Information Filtering in TREC-9 and TDT-3: A Comparative Analysis

  • Authors:
  • Thomas Galen Ault;Yiming Yang

  • Affiliations:
  • Language Technologies Institute, Carnegie Mellon University. tomault@cs.cmu.edu;Language Technologies Institute, Carnegie Mellon University. yiming@cs.cmu.edu

  • Venue:
  • Information Retrieval
  • Year:
  • 2002

Quantified Score

Hi-index 0.00

Visualization

Abstract

Much work on automated information filtering has been done in the TREC and TDT domains, but differences in corpora, the nature of TREC topics vs.

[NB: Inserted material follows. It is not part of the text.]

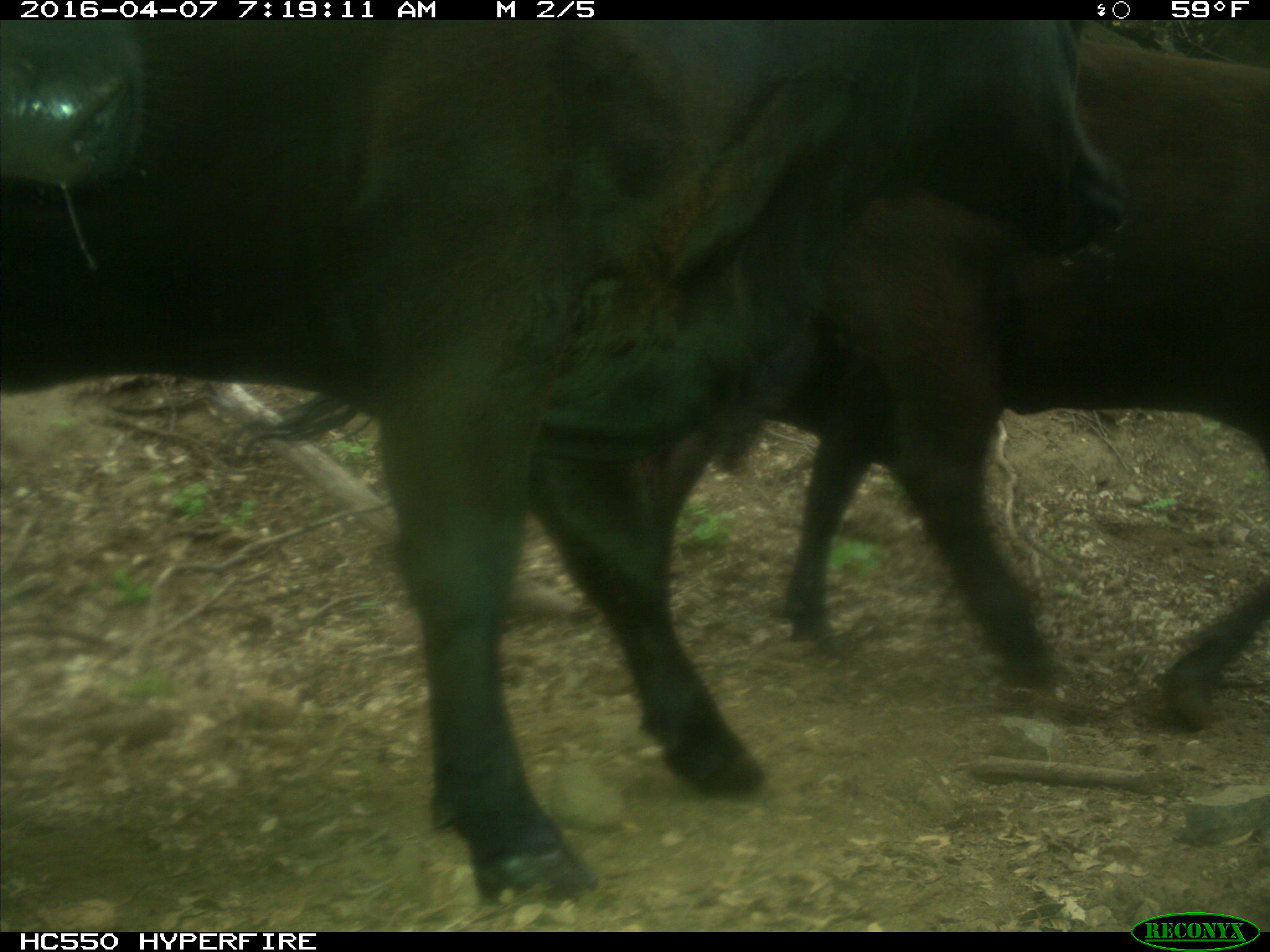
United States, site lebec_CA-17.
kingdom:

TDT events, the constraints imposed on training and testing, and the choices of performance measures confound any meaningful comparison between these domains. We attempt to bridge the gap between them by evaluating the performance of the k-nearest-neighbor (kNN) classification system on the corpus and categories from one domain using the constraints of the other. To maximize comparability and understand the effect of the evaluation metrics specific to each domain, we optimize the performance of kNN separately for the iF1, iT9P (preferred metric for TREC-9) and iCtrk (official metric for TDT-3) metrics. Through a thorough comparison of our within-domain and cross-domain results, our results demonstrate that the corpus used for TREC-9 is more challenging for an information filtering system than the TDT-3 corpus and strongly suggest that the TDT-3 event tracking task itself is more difficult than the TREC batch filtering task. We also show that optimizing performance in TREC-9 and TDT-3 tends to result in systems with different performance characteristics, confounding any meaningful comparison between the two domains, and that iT9P and iCtrk both have properties that make them undesirable as general information filtering metrics.